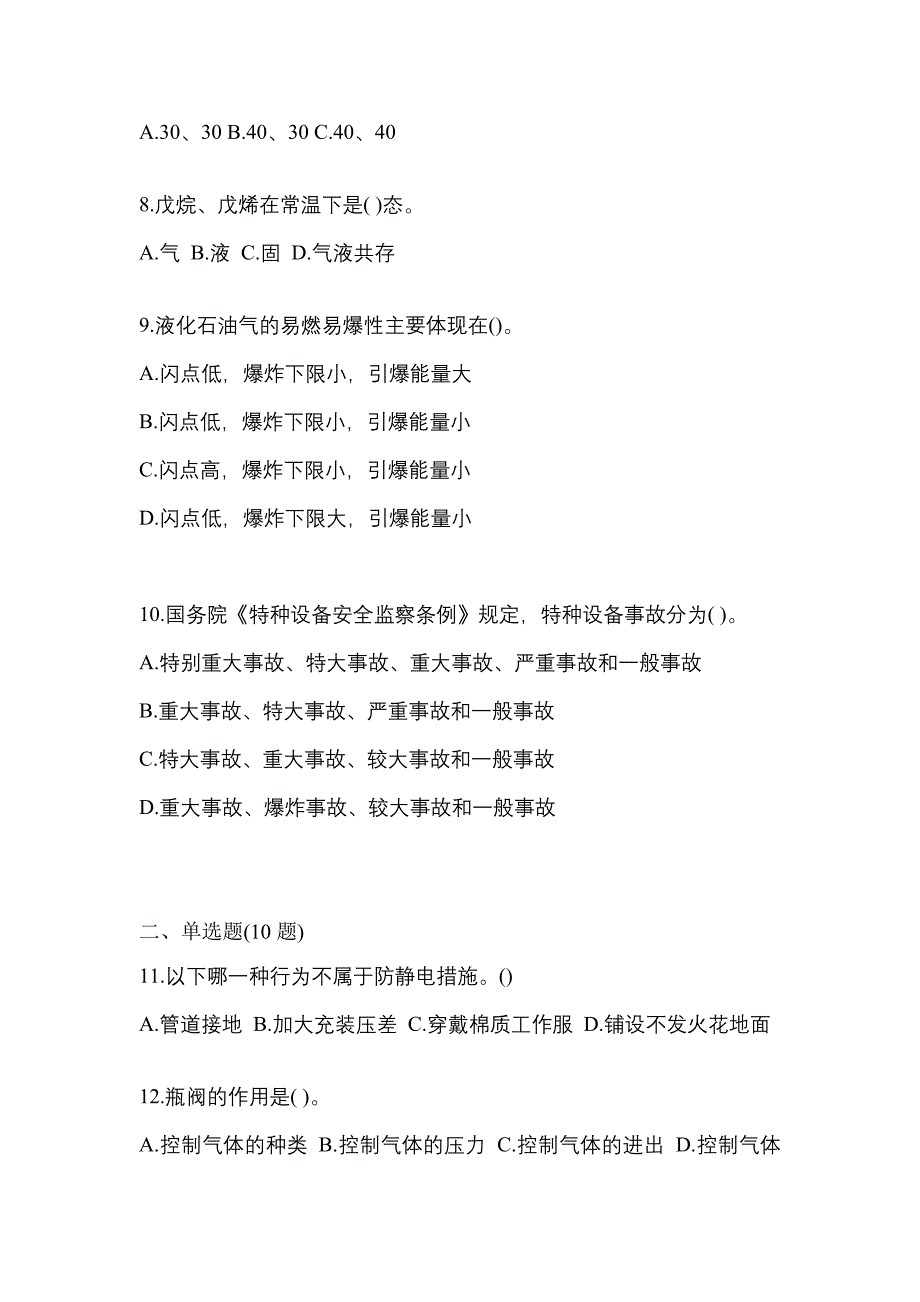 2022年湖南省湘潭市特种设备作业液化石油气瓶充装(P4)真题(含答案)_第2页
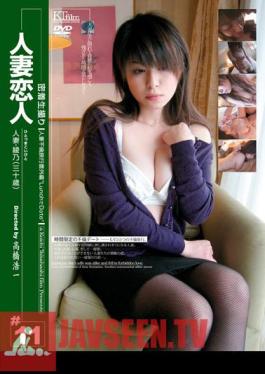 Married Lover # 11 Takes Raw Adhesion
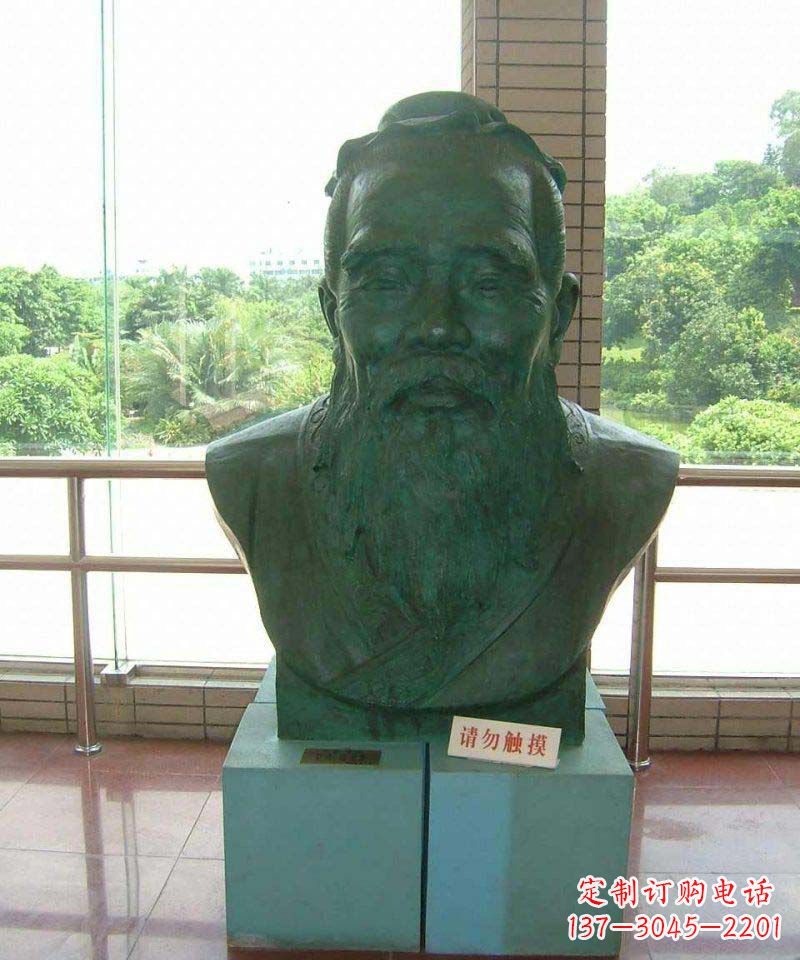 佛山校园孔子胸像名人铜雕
::::::::::
### WORK INSTRUCTION
Word for word, quote the lines above. Omit the pictures.

### SOLUTION TO THE EXERCISE
 2022年湖南省湘潭市特种设备作业液化石油气瓶充装(P4)真题(含答案)_第2页
 Married Lover # 11 Takes Raw Adhesion
 佛山校园孔子胸像名人铜雕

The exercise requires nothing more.